## [Exercise directions]
In the passage about the IJOEH editorial board's letter, which publisher acquired the journal in 2015?

====== Supplied passage ======

All of the 22-member editorial board at the International Journal of Occupational and Environmental Health (IJOEH), eight former board members, and the founding editor-in-chief wrote to the National Library of Medicine (NLM) last week (November 16) with claims of censorship. Specifically, they accuse the journal’s publisher of taking strides to suppress the publication of articles that are unfriendly to industry products, effectively promoting “corporate interests over independent science in the public interest,” according to ProPublica.
IJOEH focuses on the risks of exposure to toxic chemicals and is known for publishing articles that take a critical look at industry-linked studies that proclaim the safety of a company’s products. In their letter, the former and current board members accused the publisher—the Taylor & Francis Group, which acquired IJOEH in 2015—of withdrawing an article criticizing industry efforts to oppose workers’ claims of asbestos exposure and of identifying “potential concerns” in three additional studies that had been approved for publication. The group requested that NLM take disciplinary action against the Taylor & Francis Group and remove the journal from the Medline index.
“I have not before heard of an editorial board asking the NLM to remove a journal from PubMed,” which includes the Medline database, Philippe Grandjean, an adjunct professor at Harvard’s T.H. Chan School of Public Health, tells The Scientist in an email. “I’m afraid that outside interests are trying to turn this scholarly journal into a communication medium for industry views. We already know that this is the case with a journal like Critical Reviews in Toxicology.”
See “Opinion: Problems with Hidden COI” by Philippe Grandjean
Earlier this year, IJOEH’s editorial board expressed discomfort with the hire of new editor-in-chief Andrew Maier, who has ties to industry and was appointed by the Taylor & Francis Group without consultation, Retraction Watch reported in May. The withdrawal of the asbestos article and possible cancelation of the three other papers appear to have triggered the group to take its concerns directly to the NLM. “Suppression of an accepted paper is a direct assault on academic freedom,” the board members wrote in their letter, according to ProPublica.
IJOEH provided an outlet for “scientists whose work is independent of the corporations that manufacture chemicals,” George Washington University researcher David Michaels, who has published in and been a peer reviewer for the journal, tells ProPublica. “The silencing of that voice would be a real loss to the field.”

====== Extracted records ======

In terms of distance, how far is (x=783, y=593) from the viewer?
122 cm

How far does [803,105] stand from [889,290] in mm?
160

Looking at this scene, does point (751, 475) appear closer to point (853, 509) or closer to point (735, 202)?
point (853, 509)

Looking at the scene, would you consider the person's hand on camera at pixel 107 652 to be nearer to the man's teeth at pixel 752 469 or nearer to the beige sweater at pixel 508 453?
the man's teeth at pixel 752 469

======

## [Output]
The Taylor & Francis Group acquired the journal in 2015.